11. find the measure of side bc. 12. find the measure of side ad.

Question

Accepted Answer

### Problem 11: Find the measure of side $ BC $

#### Step 1: Analyze triangle $ ACD $
In right triangle $ ACD $, $ \angle D = 50^\circ $, $ AD = 17.0 \, \text{m} $, and $ AC \perp CD $. First, find $ AC $ using $ \sin(50^\circ) $:
$ \sin(50^\circ) = \frac{AC}{AD} $
$ AC = AD \cdot \sin(50^\circ) = 17.0 \cdot \sin(50^\circ) \approx 17.0 \cdot 0.7660 \approx 13.022 \, \text{m} $.
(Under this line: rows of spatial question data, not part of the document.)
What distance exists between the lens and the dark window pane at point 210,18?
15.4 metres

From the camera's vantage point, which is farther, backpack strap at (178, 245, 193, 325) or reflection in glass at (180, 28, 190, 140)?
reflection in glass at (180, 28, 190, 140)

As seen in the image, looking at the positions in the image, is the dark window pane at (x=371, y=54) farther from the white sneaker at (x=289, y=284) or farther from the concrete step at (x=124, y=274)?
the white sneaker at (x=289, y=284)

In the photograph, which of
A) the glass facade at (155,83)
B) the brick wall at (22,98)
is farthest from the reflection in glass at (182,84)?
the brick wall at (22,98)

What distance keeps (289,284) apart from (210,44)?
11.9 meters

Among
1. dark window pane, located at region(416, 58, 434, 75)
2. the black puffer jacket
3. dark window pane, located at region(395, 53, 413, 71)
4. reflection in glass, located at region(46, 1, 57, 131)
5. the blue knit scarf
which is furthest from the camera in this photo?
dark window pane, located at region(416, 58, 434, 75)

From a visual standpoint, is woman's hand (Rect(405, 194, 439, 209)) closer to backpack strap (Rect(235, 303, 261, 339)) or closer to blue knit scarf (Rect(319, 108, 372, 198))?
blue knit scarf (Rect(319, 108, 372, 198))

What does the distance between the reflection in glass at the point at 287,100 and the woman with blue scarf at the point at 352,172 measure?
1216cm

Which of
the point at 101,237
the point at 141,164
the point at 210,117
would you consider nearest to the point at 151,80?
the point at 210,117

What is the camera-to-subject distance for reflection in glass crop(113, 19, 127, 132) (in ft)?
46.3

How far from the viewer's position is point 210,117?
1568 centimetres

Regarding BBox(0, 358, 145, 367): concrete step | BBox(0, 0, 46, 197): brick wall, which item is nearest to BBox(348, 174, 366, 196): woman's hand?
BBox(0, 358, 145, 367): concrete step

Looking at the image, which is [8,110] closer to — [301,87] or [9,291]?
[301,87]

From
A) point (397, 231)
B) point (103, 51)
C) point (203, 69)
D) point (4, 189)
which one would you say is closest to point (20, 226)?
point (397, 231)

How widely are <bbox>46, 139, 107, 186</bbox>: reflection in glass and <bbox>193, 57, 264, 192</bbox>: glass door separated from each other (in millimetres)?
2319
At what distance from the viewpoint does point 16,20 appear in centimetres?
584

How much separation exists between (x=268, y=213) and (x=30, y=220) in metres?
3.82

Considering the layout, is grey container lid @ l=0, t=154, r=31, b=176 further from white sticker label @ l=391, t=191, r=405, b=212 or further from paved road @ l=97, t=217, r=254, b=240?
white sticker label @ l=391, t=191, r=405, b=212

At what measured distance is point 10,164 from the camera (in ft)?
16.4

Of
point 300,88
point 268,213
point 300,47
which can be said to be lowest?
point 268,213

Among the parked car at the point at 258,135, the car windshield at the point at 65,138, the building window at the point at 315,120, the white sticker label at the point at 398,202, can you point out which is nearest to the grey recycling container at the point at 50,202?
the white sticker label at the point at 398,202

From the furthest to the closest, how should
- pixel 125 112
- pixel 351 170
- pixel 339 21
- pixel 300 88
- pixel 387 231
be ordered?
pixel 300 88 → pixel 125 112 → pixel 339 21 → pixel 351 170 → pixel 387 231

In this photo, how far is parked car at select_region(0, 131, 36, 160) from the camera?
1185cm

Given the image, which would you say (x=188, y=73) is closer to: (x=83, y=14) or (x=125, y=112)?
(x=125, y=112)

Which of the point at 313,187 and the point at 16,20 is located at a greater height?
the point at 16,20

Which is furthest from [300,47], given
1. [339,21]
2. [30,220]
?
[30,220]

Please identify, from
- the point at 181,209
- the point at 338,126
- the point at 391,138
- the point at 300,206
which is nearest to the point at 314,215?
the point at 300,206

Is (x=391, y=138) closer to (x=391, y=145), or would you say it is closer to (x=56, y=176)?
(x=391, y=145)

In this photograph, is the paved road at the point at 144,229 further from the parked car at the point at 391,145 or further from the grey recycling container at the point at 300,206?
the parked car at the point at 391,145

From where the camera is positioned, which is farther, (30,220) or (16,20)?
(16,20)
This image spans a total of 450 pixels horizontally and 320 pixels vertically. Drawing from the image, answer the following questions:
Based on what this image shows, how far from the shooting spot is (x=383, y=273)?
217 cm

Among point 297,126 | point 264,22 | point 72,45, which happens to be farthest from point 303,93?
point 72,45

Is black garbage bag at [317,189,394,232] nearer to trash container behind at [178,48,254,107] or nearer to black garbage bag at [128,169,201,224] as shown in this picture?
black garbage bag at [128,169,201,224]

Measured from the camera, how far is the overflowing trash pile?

#### Step 2: Analyze triangle $ ABC $
Since $ \angle BAC = 90^\circ - \angle CAD $, and $ \angle CAD = 90^\circ - 50^\circ = 40^\circ $, so $ \angle BAC = 50^\circ $ (because $ \angle BAD = 90^\circ $). Thus, triangles $ ABC $ and $ ACD $ are congruent (by ASA: right angle, $ AC $ common, $ \angle BAC = \angle D = 50^\circ $). Wait, alternatively, since $ \angle B = 40^\circ $ (complementary to $ 50^\circ $)? Wait, no—actually, $ \angle BAC = 40^\circ $ (since $ \angle BAD = 90^\circ $, $ \angle CAD = 50^\circ $, so $ \angle BAC = 40^\circ $)? Wait, maybe better: in $ \triangle ACD $, $ \cos(50^\circ) = \frac{CD}{AD} $, so $ CD = 17.0 \cdot \cos(50^\circ) \approx 17.0 \cdot 0.6428 \approx 10.9276 \, \text{m} $.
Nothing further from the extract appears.